> [Complete the following]:
1. Name every kind of animal mentioned in the deer-hunting story.
2. Reproduce everything in the deer-hunting story from "Would you eat" down to "I’m still alive.", word for word.

> [Selected extract]:
━━━━━━━━
Would you eat meat that has been grazed over by a scavenger such as a coyote or fox? I was faced with this question when I decided to take a doe that was quartering towards me this past winter and my experience can possibly help answer this question. After all, I ate that deer and I’m still alive.
I was the only person in deer camp when my Chevy crunched the frozen leaves beneath its tires. I had left work early and the plan was to get into the woods as soon as I could and hopefully, if fate would allow, have a deer hanging when the hunting party arrived. I quickly pulled on my camouflage long sleeve and lingered a minute while debating whether or not I needed heavier pants. The temperature was dropping and a small amount of snow had fallen hours before. I decided against the pants and started my journey to a large ground blind my dad had built. As soon as I reached the blind, opened the door and looked inside, I realized I had made the right call regarding pants. There was a little heater sitting in the blind with a full tank, this was going to be a comfortable hunt. The blind I had chosen sat high above a food plot with quite a few old growth hardwoods reaching up in front of it and scattering down to the clover plot.
These trees allowed excellent coverage but did add a challenge, most of the trees at some point or another cut off a shooting lane to the plot. A few hours later dusk approached I noticed movement about two hundred yards in front of me down in a small tall-grass swamp by the end of the plot. A few does were beginning to make their way out of the thick grass and onto the neatly grown plot. This was exactly the scenario I had hoped for; I wanted to see a group of does so I could pick out a mature animal. In my opinion, it is much easier to tell which doe may have a little more meat on her bones when they are all lined up side by side. After I watched the deer graze and play on the food plot for about fifteen minutes, I had made my decision. There was a dark colored doe hanging in the back of the group and when she maneuvered in and out of the small herd I could see she was in fact larger than most of the other game. This was to be our target once a proper shot revealed itself.
Looking for a proper ethical shot is something any hunter should and will do. I have had my fair share of improper shots and I have lost deer because of that. My mind, having been tainted by these past experiences, pushed me to wait a little longer than I should have while this doe approached. She worked her way up the hillside that led to the blind; this hillside was littered with acorns, a food source she was interested in over the clover on the plot. The movement of the doe up the hill also put her at a tough angle. She was basically facing me with a small amount of her front shoulder visibly shown, there was not a broadside shot available. I lifted my rifle and placed the cross hairs on her front shoulder. At this angle I began to calculate where the bullet would enter and exit, this angle seemed appropriate to provide a kill shot. A crack from the end of my barrel scattered the herd and I saw the doe ran into a thicket. Believing my calculations to be correct I walked to the last known location of the doe. When I approached the does last known location, I found a small amount of blood. My shot seemed to be true; this should be an easy track.
━━━━━━━━
> [Dataset records]:
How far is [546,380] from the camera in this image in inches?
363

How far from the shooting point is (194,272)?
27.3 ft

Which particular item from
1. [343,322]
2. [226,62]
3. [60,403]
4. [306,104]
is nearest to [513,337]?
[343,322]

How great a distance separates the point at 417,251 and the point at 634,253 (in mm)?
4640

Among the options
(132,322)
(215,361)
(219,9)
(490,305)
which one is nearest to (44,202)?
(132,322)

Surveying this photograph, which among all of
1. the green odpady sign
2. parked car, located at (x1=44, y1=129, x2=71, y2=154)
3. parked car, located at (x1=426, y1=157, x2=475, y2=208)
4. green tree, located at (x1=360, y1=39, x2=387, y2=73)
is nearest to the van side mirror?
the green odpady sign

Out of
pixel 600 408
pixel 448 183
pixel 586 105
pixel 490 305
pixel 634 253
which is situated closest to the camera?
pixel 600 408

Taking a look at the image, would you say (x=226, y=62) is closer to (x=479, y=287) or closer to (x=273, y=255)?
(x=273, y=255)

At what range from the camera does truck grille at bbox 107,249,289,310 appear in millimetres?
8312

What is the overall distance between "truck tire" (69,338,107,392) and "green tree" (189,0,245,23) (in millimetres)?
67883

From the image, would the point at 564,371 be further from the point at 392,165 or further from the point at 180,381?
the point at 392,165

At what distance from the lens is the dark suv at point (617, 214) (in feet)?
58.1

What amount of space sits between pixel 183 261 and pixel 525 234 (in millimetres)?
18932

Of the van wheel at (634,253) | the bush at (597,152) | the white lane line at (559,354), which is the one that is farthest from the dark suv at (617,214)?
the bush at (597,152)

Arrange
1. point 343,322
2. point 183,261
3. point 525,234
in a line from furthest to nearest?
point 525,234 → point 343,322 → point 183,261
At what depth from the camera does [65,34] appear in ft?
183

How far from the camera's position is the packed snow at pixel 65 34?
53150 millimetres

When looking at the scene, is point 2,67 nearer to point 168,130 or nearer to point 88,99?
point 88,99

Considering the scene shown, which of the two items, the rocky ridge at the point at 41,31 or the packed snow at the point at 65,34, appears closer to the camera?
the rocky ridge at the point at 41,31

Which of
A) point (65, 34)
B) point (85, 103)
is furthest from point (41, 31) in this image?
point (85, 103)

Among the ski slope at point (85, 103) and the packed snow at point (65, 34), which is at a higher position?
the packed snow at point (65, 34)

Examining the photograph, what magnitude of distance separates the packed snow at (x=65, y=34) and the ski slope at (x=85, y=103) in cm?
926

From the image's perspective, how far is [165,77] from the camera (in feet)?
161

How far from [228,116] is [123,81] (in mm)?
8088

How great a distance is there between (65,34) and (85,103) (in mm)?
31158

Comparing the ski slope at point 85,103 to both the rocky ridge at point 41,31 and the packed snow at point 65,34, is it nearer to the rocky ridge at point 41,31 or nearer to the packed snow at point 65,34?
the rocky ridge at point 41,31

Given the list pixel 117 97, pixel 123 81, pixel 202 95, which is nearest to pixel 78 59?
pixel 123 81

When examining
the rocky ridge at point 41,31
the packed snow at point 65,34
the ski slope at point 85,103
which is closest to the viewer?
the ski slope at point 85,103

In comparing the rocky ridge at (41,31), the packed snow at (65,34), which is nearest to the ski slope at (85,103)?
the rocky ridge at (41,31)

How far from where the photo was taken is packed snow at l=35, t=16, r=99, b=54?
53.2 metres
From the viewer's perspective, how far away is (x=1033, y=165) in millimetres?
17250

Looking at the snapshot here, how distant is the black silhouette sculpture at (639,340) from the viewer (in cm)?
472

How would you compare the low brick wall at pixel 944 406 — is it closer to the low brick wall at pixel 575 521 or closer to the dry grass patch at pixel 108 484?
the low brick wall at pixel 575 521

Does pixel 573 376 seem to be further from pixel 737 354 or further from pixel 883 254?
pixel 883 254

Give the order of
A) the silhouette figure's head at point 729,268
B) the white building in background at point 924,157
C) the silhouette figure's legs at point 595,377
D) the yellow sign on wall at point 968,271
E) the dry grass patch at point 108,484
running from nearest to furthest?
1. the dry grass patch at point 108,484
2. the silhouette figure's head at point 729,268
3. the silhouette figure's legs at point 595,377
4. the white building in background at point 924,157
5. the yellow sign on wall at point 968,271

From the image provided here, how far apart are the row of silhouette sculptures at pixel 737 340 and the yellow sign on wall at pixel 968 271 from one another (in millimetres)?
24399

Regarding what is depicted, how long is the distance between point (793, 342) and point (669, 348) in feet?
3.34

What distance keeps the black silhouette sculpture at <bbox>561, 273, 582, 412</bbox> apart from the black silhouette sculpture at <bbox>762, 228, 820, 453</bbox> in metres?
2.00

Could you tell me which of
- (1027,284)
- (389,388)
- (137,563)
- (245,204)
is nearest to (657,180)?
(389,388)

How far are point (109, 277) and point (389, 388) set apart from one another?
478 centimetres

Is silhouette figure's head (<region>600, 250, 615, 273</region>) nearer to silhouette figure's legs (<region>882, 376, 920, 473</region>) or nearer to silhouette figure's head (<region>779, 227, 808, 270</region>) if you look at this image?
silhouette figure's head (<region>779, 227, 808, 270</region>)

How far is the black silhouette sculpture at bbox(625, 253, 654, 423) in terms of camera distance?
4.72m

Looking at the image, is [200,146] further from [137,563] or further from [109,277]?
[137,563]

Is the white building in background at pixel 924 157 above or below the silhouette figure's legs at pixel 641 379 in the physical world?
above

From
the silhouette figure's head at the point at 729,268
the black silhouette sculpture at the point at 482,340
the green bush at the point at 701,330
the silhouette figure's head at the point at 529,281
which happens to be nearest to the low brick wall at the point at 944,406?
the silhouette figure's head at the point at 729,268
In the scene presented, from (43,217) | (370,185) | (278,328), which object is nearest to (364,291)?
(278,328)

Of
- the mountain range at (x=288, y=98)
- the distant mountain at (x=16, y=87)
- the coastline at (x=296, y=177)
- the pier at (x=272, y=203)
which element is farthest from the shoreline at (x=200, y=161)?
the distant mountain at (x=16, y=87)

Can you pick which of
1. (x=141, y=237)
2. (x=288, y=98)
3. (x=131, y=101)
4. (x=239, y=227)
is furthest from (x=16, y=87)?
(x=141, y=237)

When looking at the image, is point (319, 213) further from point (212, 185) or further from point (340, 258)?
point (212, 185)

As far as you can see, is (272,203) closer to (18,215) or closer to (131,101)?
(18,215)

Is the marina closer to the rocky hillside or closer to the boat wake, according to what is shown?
━━━━━━━━
> [Answer section]:
1. Coyote, fox, deer

2.
Would you eat meat that has been grazed over by a scavenger such as a coyote or fox? I was faced with this question when I decided to take a doe that was quartering towards me this past winter and my experience can possibly help answer this question. After all, I ate that deer and I’m still alive.